While myotonic dystrophy (DM) is classified as a muscular dystrophy, it is a progressive multi-systemic disease that has significant effects on central nervous system (CNS) function. These CNS manifestations include mental retardation and autistic behaviors in congenital DM and hypersomnia, executive dysfunction and cortical atrophy in the adult-onset form. Studies on the molecular basis of DM have revealed a novel disease mechanism, RNA-mediated pathogenesis, that involves the expansion of microsatellite C(C)TG repeats in two unrelated genes and the synthesis of toxic C(C)UG expansion RNAs. These pathogenic RNAs interfere with the normal alternative splicing functions of the CELF and MBNL proteins resulting in the persistence of, or reversion to, fetal isoforms in adult tissues. To determine if this RNA-mediated disease model is relevant to CNS dysfunction in DM, we have recently generated Mbnl2 knockout mice which recapitulate characteristic pathological features of the DM brain including abnormal REM sleep propensity and spatial memory deficits. In this proposal, we will first test the MBNL2 sequestration hypothesis for DM relevant CNS pathogenesis by demonstrating that transfer of MBNL2 from its normal RNA targets to C(C)UG repeats occurs in the DM brain. Next, we will determine if Mbnl2 knockout mice model the full range of DM CNS features and link specific mis-splicing events to characteristic disease manifestations. Finally, we will test the hypothesis that interactions between MBNL genes are disrupted in the congenital disease. These studies will provide novel animal models of adult-onset and congenital DM for future disease mechanism studies and the development of therapies that target the DM brain.

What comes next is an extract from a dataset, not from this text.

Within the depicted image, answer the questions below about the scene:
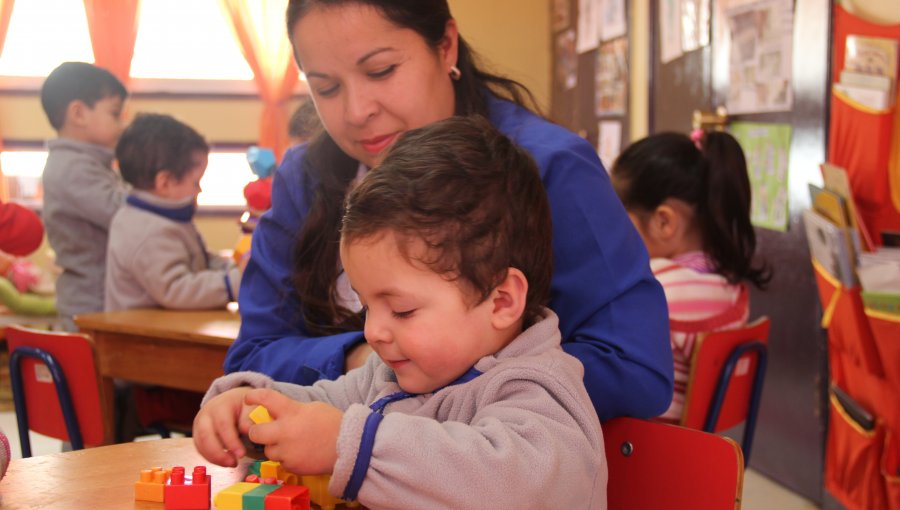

虽然强直性肌营养不良症（DM）被归类为肌营养不良症，但它是一种对中枢神经系统（CNS）功能有显著影响的进行性多系统疾病。这些CNS表现包括先天性DM的智力迟钝和自闭症行为，以及成年发病形式的嗜睡、执行功能障碍和皮质萎缩。对DM分子基础的研究揭示了一种新的疾病机制，即RNA介导的发病机制，其涉及两个不相关基因中微卫星C（C）TG重复序列的扩增和毒性C（C）UG扩增RNA的合成。这些致病性RNA干扰CELF和MBNL蛋白的正常选择性剪接功能，导致成人组织中胎儿同种型的持续存在或回复。为了确定这种RNA介导的疾病模型是否与DM中的CNS功能障碍相关，我们最近产生了Mbnl2敲除小鼠，其概括了DM脑的特征性病理学特征，包括异常REM睡眠倾向和空间记忆缺陷。在该提议中，我们将首先通过证明MBNL2从其正常RNA靶向C（C）UG重复的转移发生在DM脑中来测试用于DM相关CNS发病机制的MBNL2隔离假说。接下来，我们将确定Mbnl2敲除小鼠是否模拟了DM CNS特征的全部范围，并将特定的错误剪接事件与特征性疾病表现联系起来。最后，我们将测试的假设，MBNL基因之间的相互作用被破坏的先天性疾病。这些研究将为未来的疾病机制研究和针对DM脑的治疗方法的开发提供新的成人发病和先天性DM的动物模型。